Why it matters: The Iran war has triggered energy inflation that's dimming the prospects of interest rate cuts and keeping borrowing costs higher.
Zoom in: The average 30-year fixed-rate mortgage was 6.43% last week, up from 6.3% a week earlier, the Mortgage Bankers Association reported Wednesday.
- Meanwhile, mortgage applications plunged 10.5% on a seasonally adjusted basis, MBA reported.
- Refinance applications fell 14.6%.
Between the lines: Mortgage rates are priced off the 10-year Treasury yield, plus a risk premium. Both the benchmark yield and that spread have risen in March.
What they're saying: "The threat of higher-for-longer oil prices continued to keep Treasury yields elevated, and mortgage rates finished last week higher," MBA deputy chief economist Joel Kan said in a statement.
- "Higher mortgage rates, coupled with affordability constraints and economic uncertainty, pushed some potential homebuyers to the sidelines."

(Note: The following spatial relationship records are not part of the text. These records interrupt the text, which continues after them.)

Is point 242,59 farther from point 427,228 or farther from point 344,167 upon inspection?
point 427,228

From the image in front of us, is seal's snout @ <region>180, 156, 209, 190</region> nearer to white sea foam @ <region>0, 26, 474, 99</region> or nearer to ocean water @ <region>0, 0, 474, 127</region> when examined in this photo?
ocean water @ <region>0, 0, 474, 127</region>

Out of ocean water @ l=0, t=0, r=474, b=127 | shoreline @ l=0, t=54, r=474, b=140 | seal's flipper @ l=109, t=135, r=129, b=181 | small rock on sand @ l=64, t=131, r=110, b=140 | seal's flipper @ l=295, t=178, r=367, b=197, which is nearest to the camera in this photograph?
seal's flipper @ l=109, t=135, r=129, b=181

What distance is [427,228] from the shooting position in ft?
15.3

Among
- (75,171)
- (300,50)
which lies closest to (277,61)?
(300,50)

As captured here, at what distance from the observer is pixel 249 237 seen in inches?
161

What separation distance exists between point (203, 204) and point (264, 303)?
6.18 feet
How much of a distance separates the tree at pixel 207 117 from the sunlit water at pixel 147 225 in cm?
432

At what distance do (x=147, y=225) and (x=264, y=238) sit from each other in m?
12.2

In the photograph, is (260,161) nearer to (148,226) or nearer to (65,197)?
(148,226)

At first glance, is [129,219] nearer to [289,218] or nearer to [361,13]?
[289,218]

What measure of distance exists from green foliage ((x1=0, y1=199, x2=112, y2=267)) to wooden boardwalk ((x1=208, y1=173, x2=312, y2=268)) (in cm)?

State of play: The housing market was already under pressure amid growing concerns about the job market and limited inventory.
- "Higher borrowing costs represent a headwind for the long-suffering housing market as it heads into the crucial spring selling season," Bloomberg noted. "Builders had already been employing incentives and cutting prices to help drum up demand and reduce inventory."
The bottom line: The ripple effects of Iran are hitting home.